SB 1189 provides that ads for legal services cannot use “medical alert,” “health alert,” “drug alert,” or “public service announcement,” which suggest the advertiser is offering professional, medical, or government agency advice about medications or medical devices. The ads also cannot display the logo of a federal or state government agency to suggest government sponsorship or use “recall” when referring to a product that has not been recalled by a government agency or by voluntary act.
2011, 2013: Reducing Ambulance Chasing (Barratry)
Soliciting clients, which is more commonly known as “ambulance chasing,” is called barratry in the law—and it is both illegal and unethical. In fact, barratry has been illegal and unethical for decades. A lawyer who unlawfully and unethically solicits clients can be fined, imprisoned and disbarred. But in reality, prosecution for barratry is relatively rare. In two recent sessions, however, the Legislature created a new mechanism for addressing unlawful client solicitation by lawyers.
2011’s Senate Bill 1716 allows a person who was solicited by a lawyer to sue the lawyer to have an unlawfully procured attorney-fee contract declared void and force the lawyer, or any other person who participated in the unlawful conduct, to disgorge all fees earned from the case. The plaintiff can also recover the attorney fees incurred in pursuing the barratry case.
When the 2011 statute was enacted, lawyers who had committed barratry began to voluntarily void their fee contracts when faced with lawsuits in order to avoid the statutory penalties. In House Bill 1711 of 2013, the Legislature amended the 2011 statute to allow the civil barratry action to proceed even if the lawyer’s fee contract was voluntarily voided, and the Legislature added a $10,000 civil penalty that the plaintiff could recover from the lawyer.
See also Hail/Windstorm/TWIA
2003: Reining in Class Action Attorney Fees
Before 2003, defendants often resolved class action lawsuits by giving coupons to the class members and paying a substantial sum of money to the lawyer representing the class based on the value assigned to the coupons. The coupons were to be used to obtain a discount when buying more of the defendant’s products, but of course, many were never used. These “coupon settlements” benefitted the plaintiff lawyers and the defendants, but did little to make the class members whole or address any alleged wrongdoing by the defendant.

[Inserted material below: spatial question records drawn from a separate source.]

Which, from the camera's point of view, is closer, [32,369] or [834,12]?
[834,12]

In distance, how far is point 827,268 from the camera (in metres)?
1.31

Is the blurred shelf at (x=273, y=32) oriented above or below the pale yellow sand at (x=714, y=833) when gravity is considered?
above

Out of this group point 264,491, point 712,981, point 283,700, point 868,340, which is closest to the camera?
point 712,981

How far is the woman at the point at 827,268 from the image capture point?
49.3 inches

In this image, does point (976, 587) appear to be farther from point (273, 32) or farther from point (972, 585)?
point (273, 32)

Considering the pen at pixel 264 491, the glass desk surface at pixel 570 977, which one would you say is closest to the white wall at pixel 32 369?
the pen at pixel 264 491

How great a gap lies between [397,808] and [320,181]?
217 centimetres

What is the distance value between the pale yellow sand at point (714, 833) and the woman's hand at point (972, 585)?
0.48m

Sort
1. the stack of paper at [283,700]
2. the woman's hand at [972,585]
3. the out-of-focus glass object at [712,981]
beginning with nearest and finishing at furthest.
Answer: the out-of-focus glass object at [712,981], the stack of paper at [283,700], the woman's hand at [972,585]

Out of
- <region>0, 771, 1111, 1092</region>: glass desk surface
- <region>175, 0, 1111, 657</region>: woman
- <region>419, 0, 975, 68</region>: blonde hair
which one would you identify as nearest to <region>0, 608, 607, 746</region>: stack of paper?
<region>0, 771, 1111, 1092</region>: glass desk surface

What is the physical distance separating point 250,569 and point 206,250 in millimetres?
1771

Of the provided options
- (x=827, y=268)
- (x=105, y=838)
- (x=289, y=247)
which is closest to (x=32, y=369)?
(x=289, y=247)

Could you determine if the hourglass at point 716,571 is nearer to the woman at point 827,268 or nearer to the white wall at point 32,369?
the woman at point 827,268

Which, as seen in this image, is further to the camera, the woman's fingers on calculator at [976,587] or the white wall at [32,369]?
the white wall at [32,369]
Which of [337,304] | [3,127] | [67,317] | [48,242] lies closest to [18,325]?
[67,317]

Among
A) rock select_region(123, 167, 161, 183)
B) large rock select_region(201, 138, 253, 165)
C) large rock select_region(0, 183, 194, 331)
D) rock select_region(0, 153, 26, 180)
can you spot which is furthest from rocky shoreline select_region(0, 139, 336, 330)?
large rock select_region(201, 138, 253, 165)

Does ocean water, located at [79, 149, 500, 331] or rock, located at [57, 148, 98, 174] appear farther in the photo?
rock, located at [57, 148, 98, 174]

In 2003, as part of the game-changing House Bill 4, the Texas Legislature addressed class action litigation abuse. The Legislature abolished contingent fees based on a percentage of the recovery in class action litigation (e.g., 33% of the class’ recovery paid to the lawyer if the case was successful) in favor of hourly rate-based attorney fees that require a showing of hours actually worked by the attorneys. The new law also allowed a court to award up to four times the fee calculated using the hourly rate method if the work done and risk taken by the lawyer deserved an enhanced fee. But a lawyer was no longer automatically entitled to a percentage fee based on a value assigned to the settlement.
The new law also provided that when a class action lawsuit filed in a Texas state court is settled using coupons as the compensation to the class, the class lawyers must be paid in coupons in the same proportion as the class. (To our knowledge, no lawyer has found coupons to be a meaningful form of compensation for himself.)